- Born: 1936 Cosenza, Calabria, Italy
- Died: December 30, 2005 (aged 69) Toronto, Ontario, Canada
- Culinary career
- Cooking style: Italian
- Television show(s) La Cucina Italiana con Pasquale, Pasquale's Kitchen, Pasquale's Kitchen Express;

= Pasquale Carpino =

Canadian television chef

Pasquale Carpino (1936 - December 30, 2005) was a popular television chef in Toronto and an operatic singer.

==Early life==
Born in the southern Italian province of Cosenza, Calabria in 1936, Pasquale immigrated to Toronto in 1958 at the age of 22, arriving alone with only a few dollars in his pocket. He was intensely passionate about music, most specifically opera. Pasquale met his wife Evelina, a soprano singer of Italian descent, in 1964. They had two daughters together, Beatrice and Lisa.

==Cooking career==
Pasquale began his career in cooking as a dishwasher and prep cook at several restaurants located around the city of Toronto. With his dedication and talent for food, Chef Pasquale eventually became a chef and later a restaurateur. While continuing to progress his cooking career Pasquale studied opera at the Royal Conservatory of Music.

==Television==
Pasquale's original cooking show played on local Toronto television in the late 1970s. He hosted La Cucina Italiana con Pasquale on CHIN television during Johnny Lombardi's Sunday Italian programming on CITY-TV, Global Television and Rogers Cable's community chanel. Later Pasquale was the host of popular cooking shows in the 1980s and early 1990s by the names of Pasquale's Kitchen and Pasquale's Kitchen Express. His trademark outfit was a blue smock, a white necktie and a red chef's toque. Pasquale engaged the audience in his cooking while singing at the same time. The food prepared on the show was for the most part Italian, usually consisting of an appetizer, entree, and dessert. The episode would usually end with Pasquale pouring wine and serving his dinner to an audience member. He developed a cult following in Toronto and was parodied by Tony Rosato's Chef Marcello character on SCTV.

==Technique==
Pasquale's cooking technique focused on quick full multi-course meals. In different episodes he quoted a different time allotted for his four-course meal: 18.5 minutes to 22 minutes.

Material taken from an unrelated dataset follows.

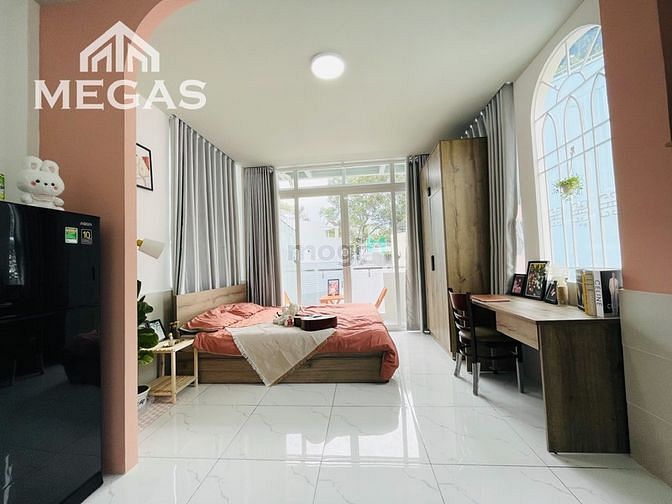 Hình ảnh CHO THUÊ CĂN HỘ FULL NỘI THẤT, đa dạng, giá tốt, Quận10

The meals were composed of several dishes: one for carbohydrate (usually pasta or risotto), another for protein (chicken, meat, or fish), and two of each of an appetizer (e.g., frittata), a dessert, a soup, or salad.

The meat dish is usually made using a pan-grilled method: grilling the meat on both sides in a little olive oil, then adding the sauce composed of chopped vegetables (such as mushrooms, potatoes, zucchini, onions, garlic, parsley, and celery, which are steam sauteed in a separate pan), then adding either 35% cream or tomato paste. The sauce was always added to the meat pan, so in the process deglazing it.

The pasta/rice dish was made with a similar sauce, but the pasta/rice added to the sauce instead of the other way round.

In both sauces, he would add broth from a pan beside the stove top.

On rare occasions, Pasquale would use the oven, for example, when cooking roast veal, rigatoni, or focaccia bread.

==Quotations==
Pasquale would often repeat certain quotes while he cooked, such as:

- If you sing to the food, then it will come out good.
- The pasta should not wait for the sauce, the sauce can wait for the pasta.
- Watch out for your eye lashes when you flambee.
- When a little girl would flip the frittata successfully, she is ready to be courted to get married.
- Do not use milk in the sauce instead of 35% cream, otherwise we make ricotta.
- The best cooking is what the mama cooks
- If the pasta stays for a long time in the boiling water, it will become polenta
- Excuse my back (he always says it when turning around to drain the pasta).
- You want some more? (usually when he is adding cheese to the pasta or rice dish, then adds some more, then either pours the entire container of cheese, or puts it aside saying you can add to your dish).
- May everyone in the world, specially the little ones [i.e. children], have a meal like this
- Mamma mia! We should say Papà mio sometimes.
- I believe cooking is art, fantasy and vocation.
- You can repeat a recipe, but I cannot repeat a recipe.
- There are three things in the world you cannot repeat exactly the same: sing a song, sign your name, and a recipe.

==Legacy==
Pasquale's fame is due greatly to the fact that he was one of the first celebrity chefs in Canada. Known as the Singing Chef, Pasquale once said :

If I sing when I cook, the food is going to be happy.
 Pasquale Carpino died December 30, 2005, of complications from surgery.

Pasquale's Kitchen Express continued on air in re-runs on OMNI.1 and Citytv in Toronto.